A companhia avançou em eficiência no primeiro trimestre, com redução de € 1 bilhão (US$ 1,2 bilhão) em custos administrativos e fluxo de caixa líquido de € 2 bilhões (US$ 2,4 bilhões).

Porshe e Audi

Porsche e Audi, tradicionais motores de lucro do grupo, enfrentam dificuldades após estratégias em veículos elétricos não saírem como esperado. Após anos de atrasos e problemas no desenvolvimento, ambas tentam recuperar fôlego para acompanhar concorrentes como Xiaomi, Nio e BMW no desenvolvimento de softwares de nova geração. Tarifas nos EUA também pressionam os resultados.

Na Audi, o lucro operacional e a margem melhoraram com medidas adicionais de redução de custos. As provisões ligadas às regras de emissões de CO₂ também caíram, assim como os custos de reestruturação, segundo a Volkswagen.
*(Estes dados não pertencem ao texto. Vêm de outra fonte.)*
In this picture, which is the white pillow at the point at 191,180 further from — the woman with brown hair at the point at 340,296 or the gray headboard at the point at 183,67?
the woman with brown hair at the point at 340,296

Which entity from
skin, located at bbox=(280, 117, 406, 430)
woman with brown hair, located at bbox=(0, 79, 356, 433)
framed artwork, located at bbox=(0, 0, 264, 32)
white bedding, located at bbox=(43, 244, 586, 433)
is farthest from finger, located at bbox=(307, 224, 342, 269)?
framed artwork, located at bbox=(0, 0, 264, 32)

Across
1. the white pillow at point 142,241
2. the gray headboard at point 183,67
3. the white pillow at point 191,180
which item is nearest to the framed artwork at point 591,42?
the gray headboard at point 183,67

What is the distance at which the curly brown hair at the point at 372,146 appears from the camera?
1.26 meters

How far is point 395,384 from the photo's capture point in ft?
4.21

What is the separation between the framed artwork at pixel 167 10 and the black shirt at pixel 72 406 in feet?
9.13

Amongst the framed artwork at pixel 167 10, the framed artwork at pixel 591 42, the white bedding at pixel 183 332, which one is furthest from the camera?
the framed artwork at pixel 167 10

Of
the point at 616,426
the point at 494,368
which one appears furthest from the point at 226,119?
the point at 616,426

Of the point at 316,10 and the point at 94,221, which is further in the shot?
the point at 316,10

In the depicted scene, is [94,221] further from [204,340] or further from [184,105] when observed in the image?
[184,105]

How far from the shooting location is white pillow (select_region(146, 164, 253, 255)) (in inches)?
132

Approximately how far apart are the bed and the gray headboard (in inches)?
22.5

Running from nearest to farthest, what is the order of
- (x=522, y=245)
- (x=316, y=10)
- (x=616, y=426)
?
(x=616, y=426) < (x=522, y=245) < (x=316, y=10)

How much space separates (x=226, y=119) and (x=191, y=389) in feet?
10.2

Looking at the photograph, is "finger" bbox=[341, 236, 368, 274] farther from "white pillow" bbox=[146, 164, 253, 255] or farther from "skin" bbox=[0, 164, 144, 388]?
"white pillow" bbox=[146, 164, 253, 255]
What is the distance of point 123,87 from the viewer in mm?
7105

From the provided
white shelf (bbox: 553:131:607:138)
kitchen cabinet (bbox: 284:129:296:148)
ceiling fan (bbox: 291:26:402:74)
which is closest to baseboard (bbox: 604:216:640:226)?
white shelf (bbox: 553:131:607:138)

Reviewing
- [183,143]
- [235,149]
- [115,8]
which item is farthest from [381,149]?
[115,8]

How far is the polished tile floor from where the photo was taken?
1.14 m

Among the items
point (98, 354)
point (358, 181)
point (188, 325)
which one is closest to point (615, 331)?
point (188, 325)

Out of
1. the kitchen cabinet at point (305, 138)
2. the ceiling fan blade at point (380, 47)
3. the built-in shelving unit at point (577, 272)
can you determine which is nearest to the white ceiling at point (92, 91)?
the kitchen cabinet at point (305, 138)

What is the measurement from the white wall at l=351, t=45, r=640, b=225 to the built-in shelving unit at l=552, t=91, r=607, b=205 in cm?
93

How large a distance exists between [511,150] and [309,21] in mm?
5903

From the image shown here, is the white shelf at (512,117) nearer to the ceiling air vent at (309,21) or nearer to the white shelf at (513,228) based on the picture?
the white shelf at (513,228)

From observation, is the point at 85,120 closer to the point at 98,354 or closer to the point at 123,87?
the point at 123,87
A marca divulgará mais detalhes de seus resultados em 5 de maio.

O resultado inclui ainda um impacto de cerca de € 500 milhões (US$ 600 milhões) relacionado ao fim da produção do único veículo elétrico da Volkswagen fabricado nos EUA, o utilitário esportivo ID.4.

A Volkswagen também está em negociações avançadas com empresas do setor de defesa sobre o uso de sua fábrica em Osnabrück, disse Blume, acrescentando que a experiência da montadora pode oferecer “uma noção” sobre possíveis parcerias futuras. A empresa descartou a produção de armas.